CRITIQUE / Le citoyen
« La citoyenneté, c'est l'essence de notre idée de nation : il faut le redire car, aujourd'hui, la notion de nation tend spontanément à se réduire à la nationalité, à une appartenance non choisie. Ce qui fait la nation est la souveraineté, et la souveraineté de la nation est faite de celle de ses citoyens. Dans l'idée du citoyen, il y a celle du partage égal de la chose publique et supériorité de la chose publique sur la chose privée. Le citoyen se définit par ses droits et ses devoirs à l'égard de la chose publique. Etre citoyen, c'est faire l'effort rationnel de s'élever au-dessus de soi-même pour se mettre en état de juger de l'intérêt géénral, c'est se porter au-delà de l'individu naturel. Le corollaire de cette définition est l'indépendance du citoyen, qui participe à la formation du pouvoir mais ne se sent pas nécessairement engagé dans ce que disent les pouvoirs. Le philosophe Alain sera le chantre de cette conception, avec sonidée du citoyen contre les pouvoirs. D'où la dignité attachée à la citoyenneté [...], mais qui n'en a pas moins des traits d'Ancien Régime. »
On peut d'emblée faire une critique du citoyennisme.
1°) Le citoyennisme postule qu'un citoyen égal une voix via le partage égal de la chose publique et l'indépendance du citoyen et permet de ne pas se sentir nécessairement engagé dans ce que disent les pouvoirs.
2°) Le citoyennisme repose sur la distinction courante entre propriété publique et propriété privée mais laisse de côté la propriété commune et la propriété à personne (comme la mer, l'Antarctique ou les symboles de l’État).
3°) Le citoyennisme repose sur la raison suffisante là où notre approche est un sans-fond, sans aucun fondement si ce n'est la revendication d'une logique impérieuse. La raison suffisante est l'autre nom de la logique marchande qui tend à l'épuisement des ressources disponibles aux hommes à une époque donnée et produit par la déforestation des plaines et la reforestation de la toundra, une extinction des espèces.
4°) Le cadre de la domination de la Terre (« se rendre comme maître de la Terre ») par enclosure et par exploitation. C'est dans le miroir de la réflexion qui ne pense pas que se situe le « mystère permanent » * de « la capacité des acteurs à s'illusionner » *. Simplement parce que les mots, comprenez les idées, ne sont pas des termes issus d'observation mais des projections biaisées sur la réalité. La souveraineté ou l'indépendance sont encore la marque d'une hiérarchie qui n'a pas entériné la mort de Dieu et le nivellement démocratique nécessaire au Surhomme, qui est un mode d'approche propre à une époque future, bref une visée nécessaire pour qui veut dépassé le nihilisme transitoire propre à son accession à l'état d'être en capacité.
5°) Le fond idéaliste du citoyen s'appuie sur la dignité issue de la pensée kantienne des Lumières : « Dans l'idée du citoyen... nous dit Gauchet.
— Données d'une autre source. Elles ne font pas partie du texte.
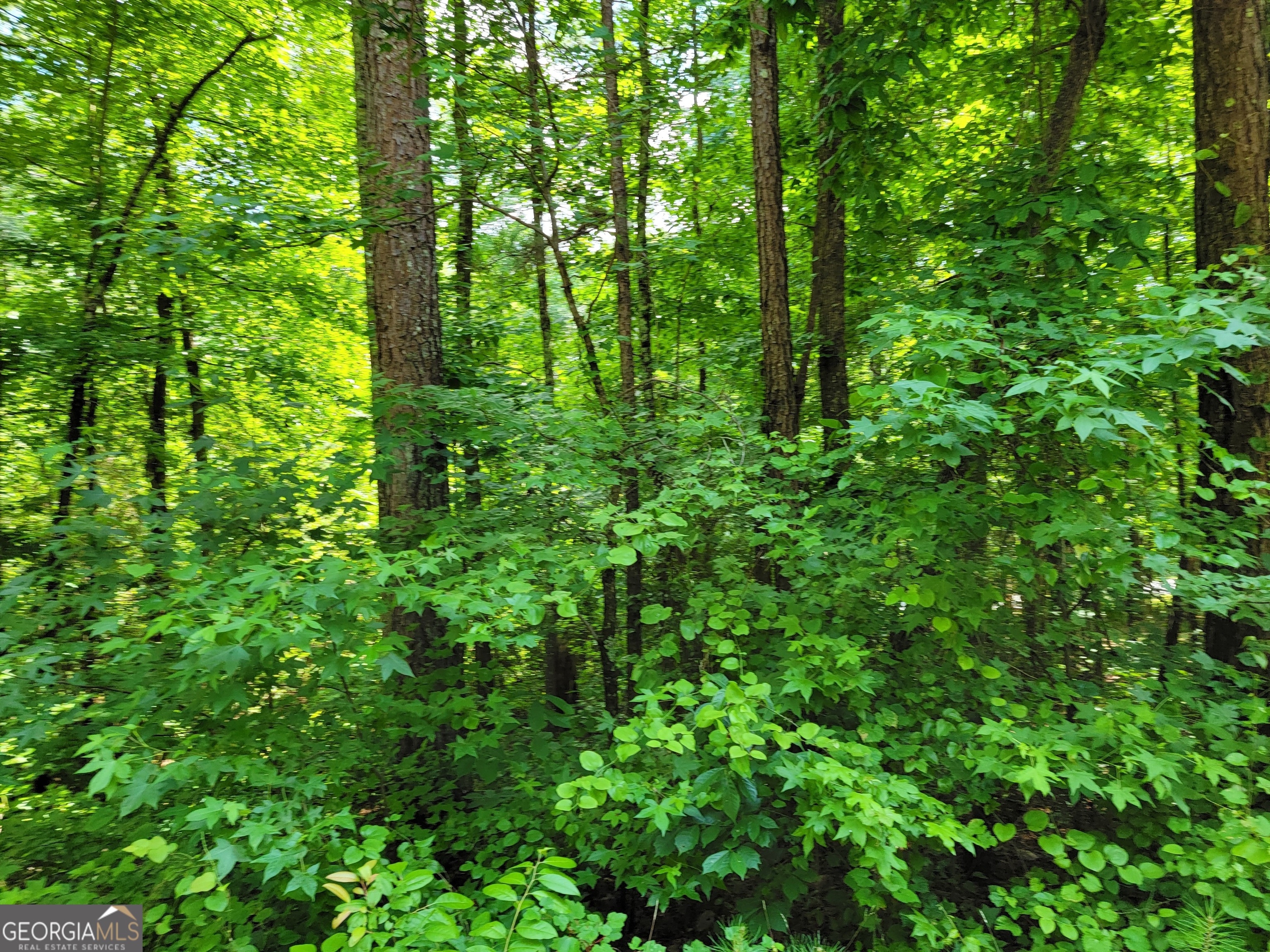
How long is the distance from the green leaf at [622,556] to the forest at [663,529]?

C'est le second corolaire. Son premier corolaire n'est pas l'indépendance mais la délégation de pouvoir. Nous sommes déterminer par des contraintes, même notre prétendue liberté n'est que le choix de ces contraintes. On parle d'indépendance ou d'émancipation pour justifier à soi-même une tranquillité de courte vue mais dont la déresponsabilisation a des répercussions sur le long terme : elle conduit à des crises qui ne sont rien d'autres que l'accumulation des richesses entre quelques mains plutôt que leur redistribution, les circuits de redistribution ayant été faussés. Il faut savoir mettre son nez dans les affaires.
6°) la critique de la citoyenneté vise à libérer la laïcité de sa visée idéaliste et d'en faire une approche de toute rencontre, faite d'écoute, de bienveillance et de respect. Au-delà il y a une logique d'union et de main tendue basée sur la pédagogie et de faire qu'une part meilleure existe chez l'interlocuteur.
* Marcel Gauchet, Comprendre le malheur français, éd. Stock, p. 124.